= Challenge =
Please return the full listing below without altering anything.

· · · · · · ·

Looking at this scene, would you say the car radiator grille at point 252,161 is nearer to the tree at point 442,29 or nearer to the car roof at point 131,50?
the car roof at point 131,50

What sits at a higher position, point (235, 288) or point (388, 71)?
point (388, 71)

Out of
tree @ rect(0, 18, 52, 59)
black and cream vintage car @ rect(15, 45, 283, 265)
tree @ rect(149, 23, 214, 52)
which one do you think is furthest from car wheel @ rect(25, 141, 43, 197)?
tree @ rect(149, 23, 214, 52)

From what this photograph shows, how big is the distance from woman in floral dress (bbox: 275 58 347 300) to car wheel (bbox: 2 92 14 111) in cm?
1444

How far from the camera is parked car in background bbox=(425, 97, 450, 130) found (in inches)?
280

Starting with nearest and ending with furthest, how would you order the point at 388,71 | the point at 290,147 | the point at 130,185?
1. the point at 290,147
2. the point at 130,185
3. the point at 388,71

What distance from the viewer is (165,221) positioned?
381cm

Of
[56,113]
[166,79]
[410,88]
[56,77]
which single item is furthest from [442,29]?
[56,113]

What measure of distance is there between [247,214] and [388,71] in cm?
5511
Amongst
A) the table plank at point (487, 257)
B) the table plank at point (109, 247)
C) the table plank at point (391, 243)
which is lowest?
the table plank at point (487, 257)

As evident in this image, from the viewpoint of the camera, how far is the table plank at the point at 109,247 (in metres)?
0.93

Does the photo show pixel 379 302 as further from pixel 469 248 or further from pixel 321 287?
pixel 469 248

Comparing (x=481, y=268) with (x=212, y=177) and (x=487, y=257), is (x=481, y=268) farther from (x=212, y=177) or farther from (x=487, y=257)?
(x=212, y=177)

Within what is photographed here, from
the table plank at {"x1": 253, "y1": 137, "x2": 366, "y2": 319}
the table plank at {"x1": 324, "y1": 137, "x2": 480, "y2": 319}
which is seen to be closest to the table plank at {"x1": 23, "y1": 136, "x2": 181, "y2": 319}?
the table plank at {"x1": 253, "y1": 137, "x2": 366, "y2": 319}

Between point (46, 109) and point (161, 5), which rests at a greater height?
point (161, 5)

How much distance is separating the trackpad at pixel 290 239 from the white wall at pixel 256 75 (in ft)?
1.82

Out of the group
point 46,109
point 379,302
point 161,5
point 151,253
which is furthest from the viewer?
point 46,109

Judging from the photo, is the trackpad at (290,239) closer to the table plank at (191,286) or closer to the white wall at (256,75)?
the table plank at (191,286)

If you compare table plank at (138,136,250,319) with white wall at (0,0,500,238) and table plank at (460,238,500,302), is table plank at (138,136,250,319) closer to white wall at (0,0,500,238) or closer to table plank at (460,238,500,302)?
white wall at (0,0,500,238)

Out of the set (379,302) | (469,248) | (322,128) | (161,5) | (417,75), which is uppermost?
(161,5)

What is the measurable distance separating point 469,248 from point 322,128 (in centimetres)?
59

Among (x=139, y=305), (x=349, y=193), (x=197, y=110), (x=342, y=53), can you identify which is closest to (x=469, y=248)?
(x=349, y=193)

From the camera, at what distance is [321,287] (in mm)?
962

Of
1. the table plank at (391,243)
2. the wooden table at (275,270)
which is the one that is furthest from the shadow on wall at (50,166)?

· · · · · · ·

= Task result =
Looking at this scene, would you say the car radiator grille at point 252,161 is nearer to the tree at point 442,29 or nearer to the car roof at point 131,50?
the car roof at point 131,50

What sits at a higher position, point (235, 288) or point (388, 71)?
point (388, 71)

Out of
tree @ rect(0, 18, 52, 59)
black and cream vintage car @ rect(15, 45, 283, 265)
tree @ rect(149, 23, 214, 52)
which one do you think is furthest from car wheel @ rect(25, 141, 43, 197)?
tree @ rect(149, 23, 214, 52)

From what this photograph shows, how big is the distance from woman in floral dress (bbox: 275 58 347 300) to car wheel (bbox: 2 92 14 111) in cm?
1444

How far from the camera is parked car in background bbox=(425, 97, 450, 130) found (in inches)?
280

Starting with nearest and ending with furthest, how would you order the point at 388,71 | the point at 290,147 | the point at 130,185?
1. the point at 290,147
2. the point at 130,185
3. the point at 388,71

What distance from the viewer is (165,221) positioned?
381cm

Of
[56,113]
[166,79]
[410,88]
[56,77]
which single item is furthest from [442,29]?
[56,113]

What measure of distance is there between [247,214] and [388,71] in cm?
5511
Amongst
A) the table plank at point (487, 257)
B) the table plank at point (109, 247)
C) the table plank at point (391, 243)
which is lowest?
the table plank at point (487, 257)

As evident in this image, from the viewpoint of the camera, how far is the table plank at the point at 109,247 (in metres)?
0.93

Does the photo show pixel 379 302 as further from pixel 469 248 or further from pixel 321 287?
pixel 469 248

Comparing (x=481, y=268) with (x=212, y=177) and (x=487, y=257), is (x=481, y=268) farther from (x=212, y=177) or farther from (x=487, y=257)?
(x=212, y=177)

Within what is photographed here, from
the table plank at {"x1": 253, "y1": 137, "x2": 366, "y2": 319}
the table plank at {"x1": 324, "y1": 137, "x2": 480, "y2": 319}
which is seen to be closest to the table plank at {"x1": 23, "y1": 136, "x2": 181, "y2": 319}?
the table plank at {"x1": 253, "y1": 137, "x2": 366, "y2": 319}

Between point (46, 109) and point (161, 5), which rests at a greater height?
point (161, 5)

How much distance is separating the trackpad at pixel 290 239 from the white wall at pixel 256 75 (in ft)?
1.82

Out of the group
point 46,109
point 379,302
point 161,5
point 151,253
which is furthest from the viewer?
point 46,109

Judging from the photo, is the trackpad at (290,239) closer to the table plank at (191,286) or closer to the white wall at (256,75)?
the table plank at (191,286)

If you compare table plank at (138,136,250,319) with white wall at (0,0,500,238) and table plank at (460,238,500,302), is table plank at (138,136,250,319) closer to white wall at (0,0,500,238) or closer to table plank at (460,238,500,302)?
white wall at (0,0,500,238)

Out of the set (379,302) | (469,248) | (322,128) | (161,5) | (417,75), which is uppermost?
(161,5)

What is the measurable distance separating point 469,248 from point 322,128 (in centimetres)?
59

Among (x=139, y=305), (x=349, y=193), (x=197, y=110), (x=342, y=53), can you identify which is closest to (x=469, y=248)?
(x=349, y=193)

From the camera, at what distance is [321,287] (in mm)?
962

Of
1. the table plank at (391,243)
2. the wooden table at (275,270)
which is the one that is furthest from the shadow on wall at (50,166)?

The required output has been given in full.